## What this task involves
Reproduce word for word the part of the poetry course outline that runs from "a) Gelpi on" to "and Honey (Handout).".

Segment Start: Excerpted text

Hugo House Organic Poetry Course April 26, 2007
Course Outline
Week I
Week II
Week III
Week IV
Week V
Week VI
Week III: Denise Levertov, Anne Waldman, Joanne Kyger.
1) Madlib III
2) Group thoughts after two weeks.
3) Denise Levertov – born in Ilford,
Essex, England, in 1923. She was privately
educated and served as a nurse in London
during World War II. She emigrated to America in 1948
after she married Mitchell Goodman. They had one son Nikolai Goodman who is an
artist and writer. (He lives here in Seattle.) Upon arrival in the U.S. she found herself in a rich literary
setting which was responding to the T.S. Eliot-inspired New Criticism with
movements such as the Beat movement, the Berkeley and later San Francisco Renaissance
and the New York and the Black Mountain
Schools. Though she never
attended Black Mountain
or any other college, she was considered part of the Black Mountain
school of poets, along with Charles Olson and Robert Creeley and was inspired powerfully by their forerunner
William Carlos Williams, with whom she had a long and fruitful correspondence.
Her correspondence with Robert Duncan is also one of the most important exchange of letters in 20th century poetics.
a) Gelpi on intro from Centering
The Double Image. (Handout)
b) Read With Eyes in the Back of our Heads, The Jacob’s Ladder, The Mutes. Selection from Some Notes on Organic Form. (Handout). Salt and Honey (Handout).
c) She
died on December 20, 1997.
4)
Writing Exercise I – Write a title. Go Outside and
write that poem in 7 minutes.
5)
Anne Waldman -
a) Born in Millville,
NY, April 2, 1945. B.A. from Bennington (a creative
thesis on Theodore Roethke.) Attended the Berkeley Poetry Conference
of 1965. Director of the St. Mark’s Poetry Project from 1968 – 1978. Co-Founded
(with A.G.) the Jack Kerouac School of Disembodied Poetics at what is now Naropa Uninversity. Following
AG’s urging that she write long poems, and after Marina Sabina (the Mazatec poet-Priestess who helped facilitate rituales diositos) published Fast
Speaking Woman in 1975-1978.
b) Read Fast Speaking Woman.

Segment End: Excerpted text
Segment Start: Information supplied

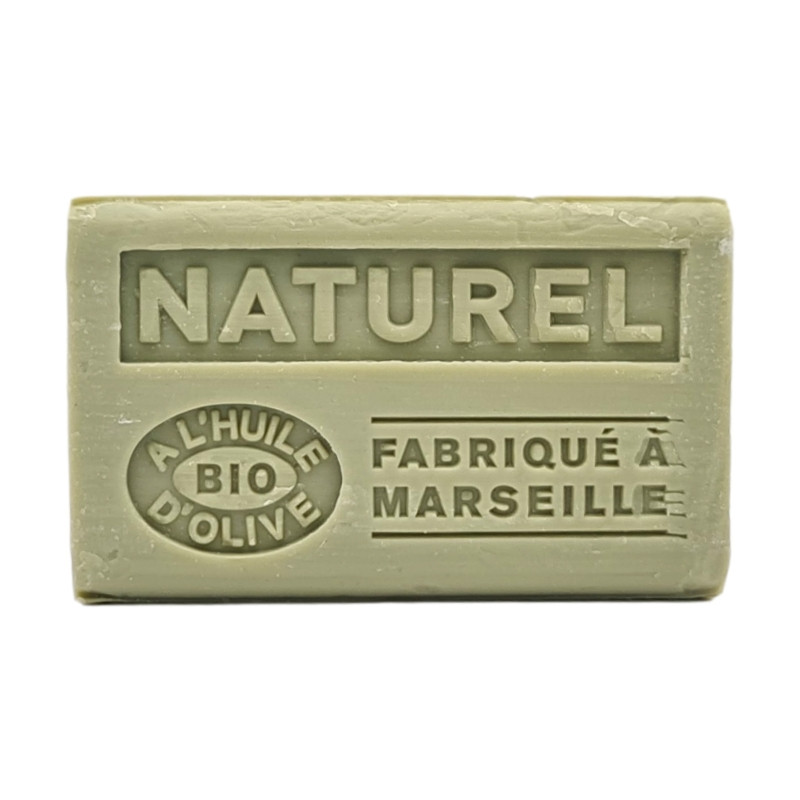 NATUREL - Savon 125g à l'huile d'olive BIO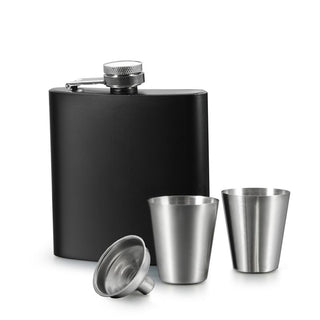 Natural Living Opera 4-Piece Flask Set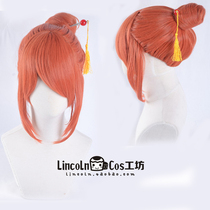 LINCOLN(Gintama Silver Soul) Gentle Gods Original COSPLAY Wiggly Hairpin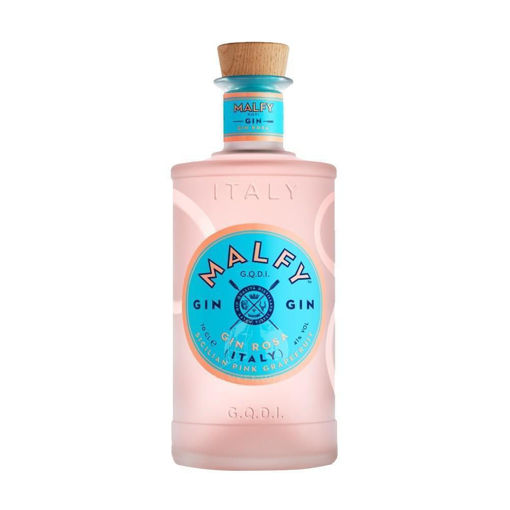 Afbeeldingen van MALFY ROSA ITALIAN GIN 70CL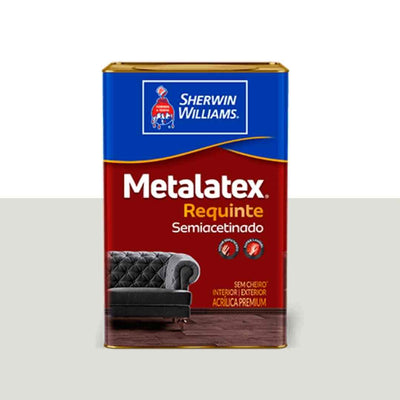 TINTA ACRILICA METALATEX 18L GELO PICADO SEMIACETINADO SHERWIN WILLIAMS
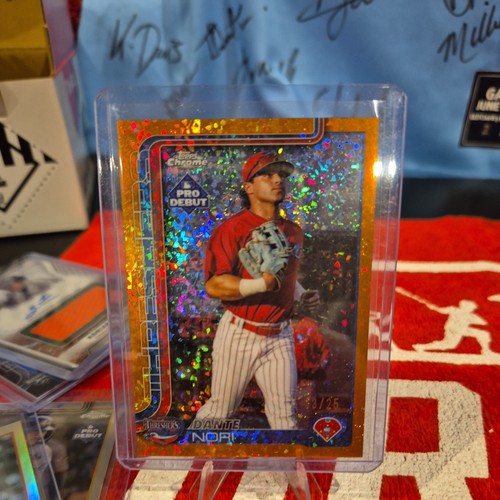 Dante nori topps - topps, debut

Segment End: Information supplied
Segment Start: Information supplied

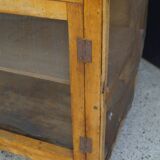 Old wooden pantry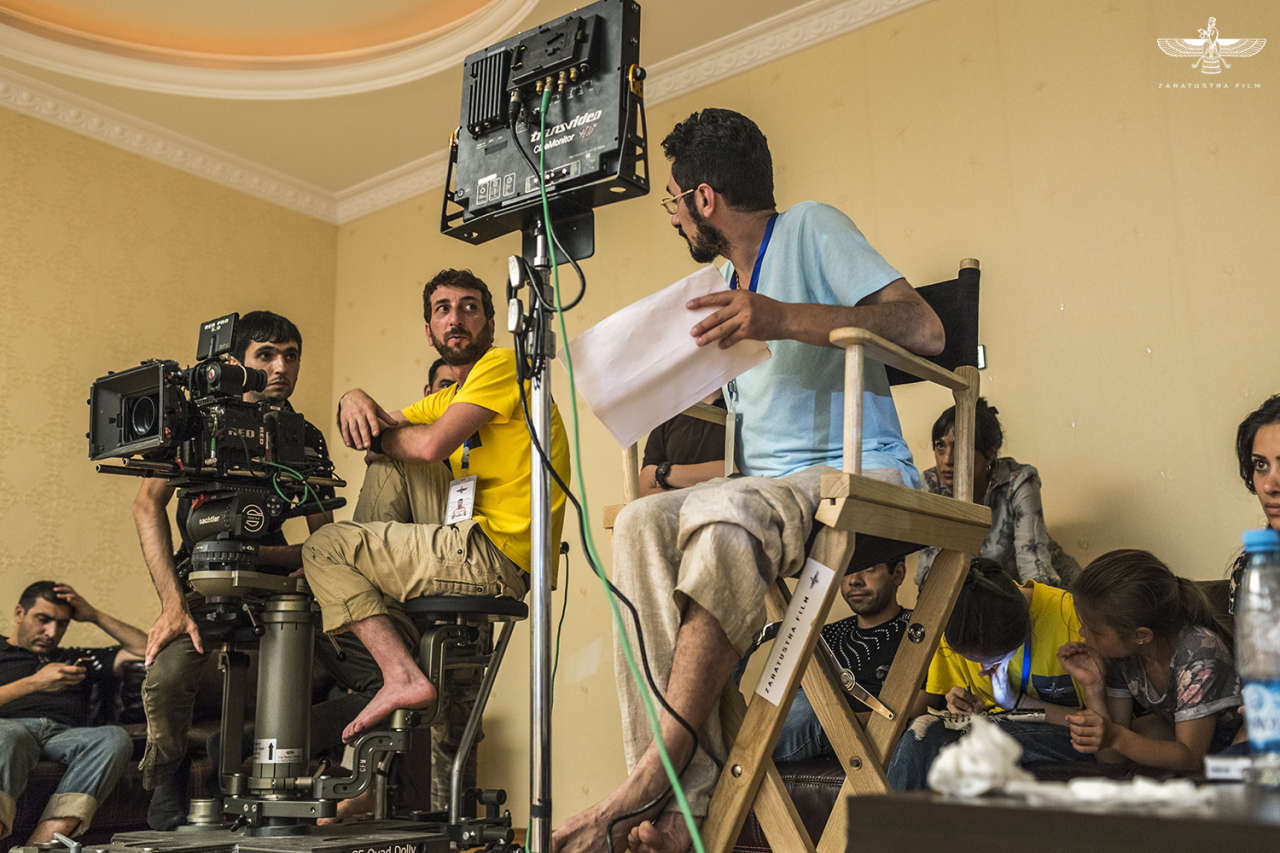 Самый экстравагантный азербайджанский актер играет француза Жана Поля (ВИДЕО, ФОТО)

Segment End: Information supplied

## Your response
a) Gelpi on intro from Centering
The Double Image. (Handout)
b) Read With Eyes in the Back of our Heads, The Jacob’s Ladder, The Mutes. Selection from Some Notes on Organic Form. (Handout). Salt and Honey (Handout).